O advogado-geral do Senado, online Alberto Cascais, ask ingressou com recurso no Supremo Tribunal Federal (STF) para tentar derrubar a decisão do ministro Ricardo Lewandowski que permitiu a entrada de 13 deputados federais na sessão secreta que vota o processo por quebra de decoro parlamentar do presidente do Senado, web Renan Calheiros (PMDB-AL).
O argumento é que, pelo regimento interno, a sessão deve ser secreta e o STF não poderia inferferir nessa regra. O relator do mandado de segurança apresentado pela Mesa Diretora do Senado é o ministro Joaquim Barbosa. Na tarde de hoje, o plenário do STF julga em caráter conclusivo também a liminar que abriu a sessão do Senado para os deputados.
Caso o relatório do Conselho de Ética do Senado seja aprovado no plenário do Senado Federal, Renan Calheiros será o primeiro presidente na história da Casa a perder o mandato por quebra de decoro parlamentar.
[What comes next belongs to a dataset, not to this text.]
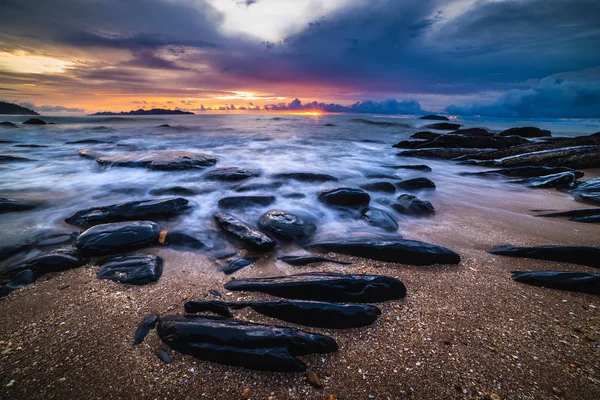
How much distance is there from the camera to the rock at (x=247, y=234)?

São necessários 41 votos, dos 81 senadores para aceitar a proposta.
Pela manhã, depois de meia hora de discussões em sessão preliminar, o vice-presidente do Senado, Tião Viana (PT-AC), que hoje preside a Mesa Diretora, fechou a sessão. Ficaram em plenário apenas os senadores, os advogados das partes e os 13 deputados federais que têm autorização do Supremo para assistir à sessão.
Durante a parte preliminar não foi permitida a presença de jornalistas e do público em plenário, mas a sessão foi transmitida pela televisão. Os senadores discutiram a possibilidade de abrir a sessão ao público, mas isso não foi possível porque o regimento do Senado é claro: sessões de perda de mandato devem ser secretas.